Breeders start eating 100g per head per day for two to three weeks but then drop to 60g per day. Weaners start at 60g per head per day and then drop to 40g per day.
Dan keeps feeding wet season P until pasture quality drops below 6% crude protein with a dry matter digestibility of 55% – as determined by F.NIRS dung samples taken every two months.
The plastic supplement troughs are not covered because it would make them too heavy and awkward to shift all the time. The plastic troughs are light and can be easily shifted on the quad bike.
Each week at Tara, Dan puts out five to six days’ supply of lick (four 25kg bags per trough) in two small plastic troughs at each water. He uses a quad bike to carry at least four bags— two on the front, two on the back – and has made a metal frame to allow him to stack four or more plastic troughs on the back when needed.
On the agistment property, he puts out a month or more supply of lick at a time into larger plastic troughs with holes in the bottom. He keeps an eye on the weather using Rainman and the Bureau of Meteorology website and puts out what he thinks will last until the rain. The amount going into the troughs changes depending on the weather.
He says that it is not too big a problem as he has to go to only two or three paddocks to feed the entire herd due to the regular rotations. This may take a day in the Toyota in dry weather but two days in the wet using the four-wheeler.
In big wet years such as 2009, he had trouble getting lick out when it rained for over a month but put it out as soon as possible and did not notice any change in production.

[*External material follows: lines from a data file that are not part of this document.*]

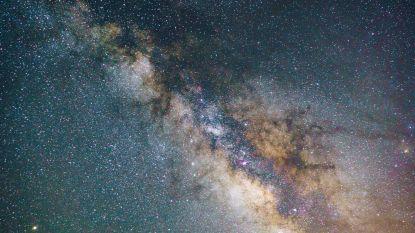 Dit is het meest intelligente sterrenbeeld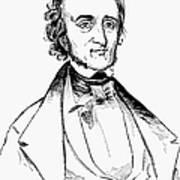 Edgar Allan Poe (1809-1849) Art Print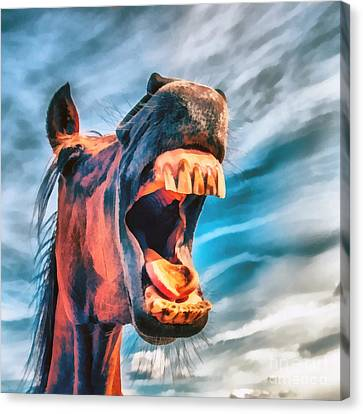 Straight From The Horses Mouth Canvas Print by Edward Fielding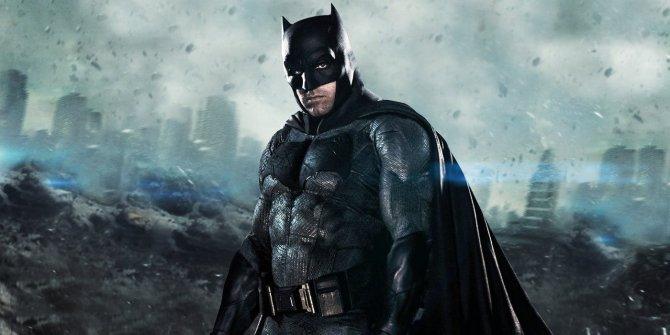 Yeni Batman'i canlandıracak oyuncu belli oldu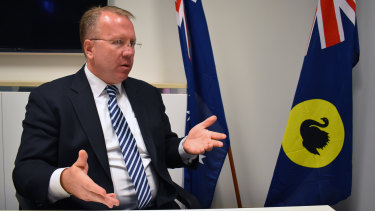 US political campaign strategist Ron Nehring is in Perth to warn about foreign interference in Australia's upcoming federal election.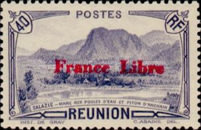 """[Tourism Stamps of 1933-1943 Overprinted """"France Libre"""" - Mountain Landscape, type BH1]"""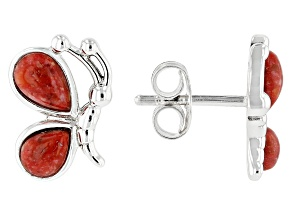 Red Coral Rhodium Over Silver Childrens Earrings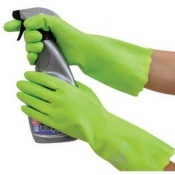 Polyco Pura Medium Weight PVC Gloves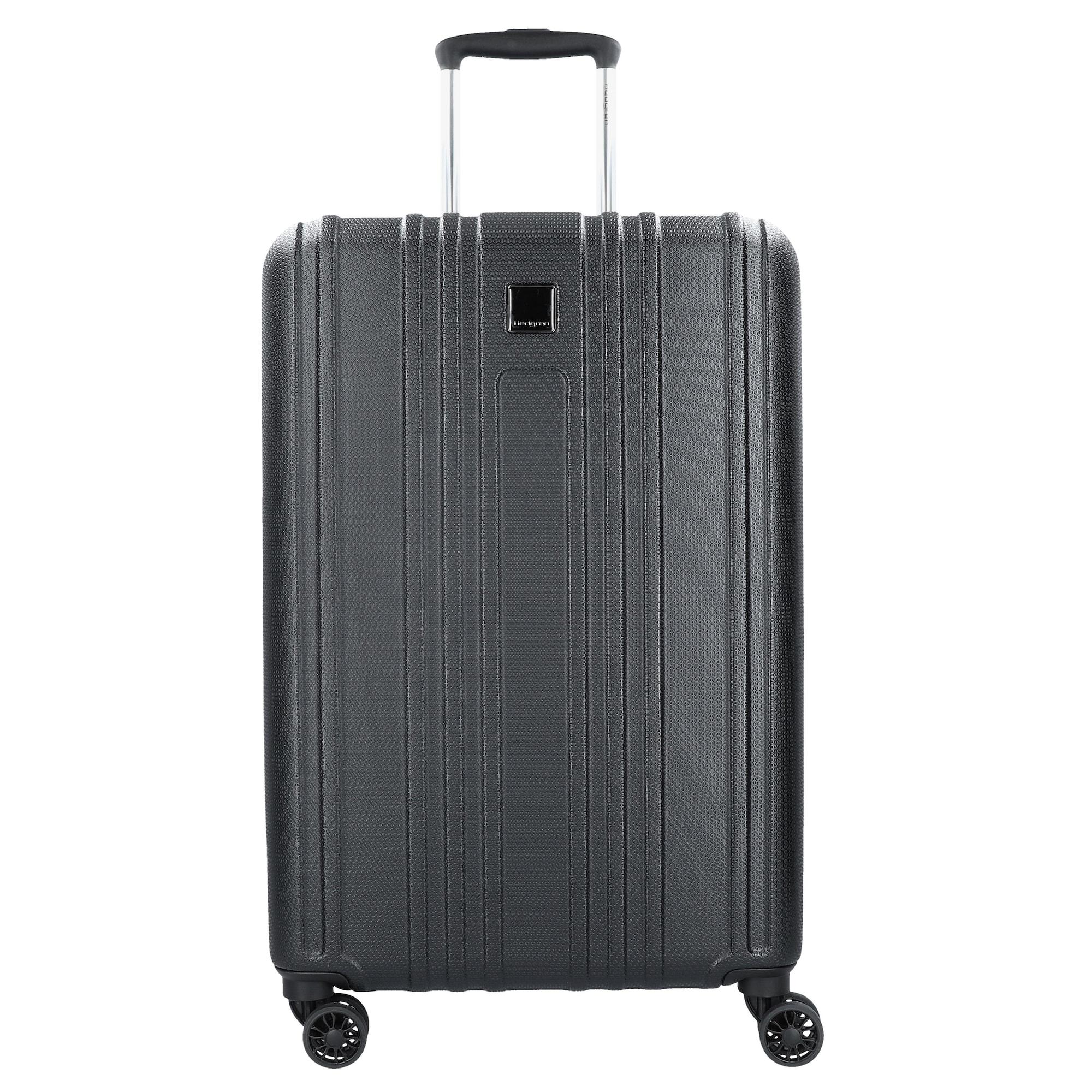 Trolley | Taschen > Koffer & Trolleys > Trolleys | Schwarz | Hedgren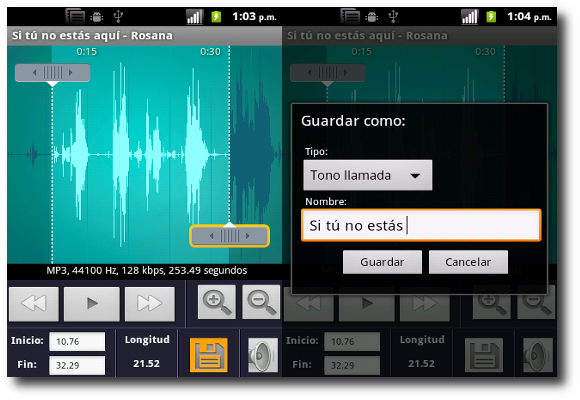 Opción Guardar Ringtone Maker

All lick loads are logged on a whiteboard in the shed and consumption monitored.
Tara gross margin modelling
The Tara operation was modelled using Dan’s good data for weaning and death rates and sale weights. These represented averages over the 10 years since the current management system was implemented. The benefit of feeding the phosphorus supplement cannot be separated from the other changed practices.
Modelling is based on a herd size of 6,000 adult equivalents, based on 4,067 females mated (including heifers), 3,055 retained after sales (mostly on pregnancy test), producing 2,667 weaners. Modelled turn-off is 1,320 steers aged 17 months and 1,255 surplus cows and heifers.
The calculated gross margins (GM) and adult equivalents (AE) are shown in the table below. The breakup of GM between breeders and steers is based on an assumed transfer value of weaner steers (1,320 at 154kg at five months) of $257/head net.
Herd | Breeders | Steers | |
---|---|---|---|
Total AE | 6000 | 5321 | 679 |
Total GM | $1,022,620 | $683,465 | $339,155 |
% of herd | 100% | 89% | 11% |
% of GM | 100% | 67% | 33% |
GM/AE | $170.44 | $128.45 | $499.3 |
The marked disparity of GM/AE between the breeding and fattening parts of the enterprise is consistent with all previous similar modelling, with the high return on the steers being aided by the low AE rating (0.51) on account of their light weight.
These results represent a combined return to a number of husbandry practices including seasonal calving (reducing the need for supplementation), and careful control of nutrition through grazing management, F.NIRS analysis and wet season P supplementation.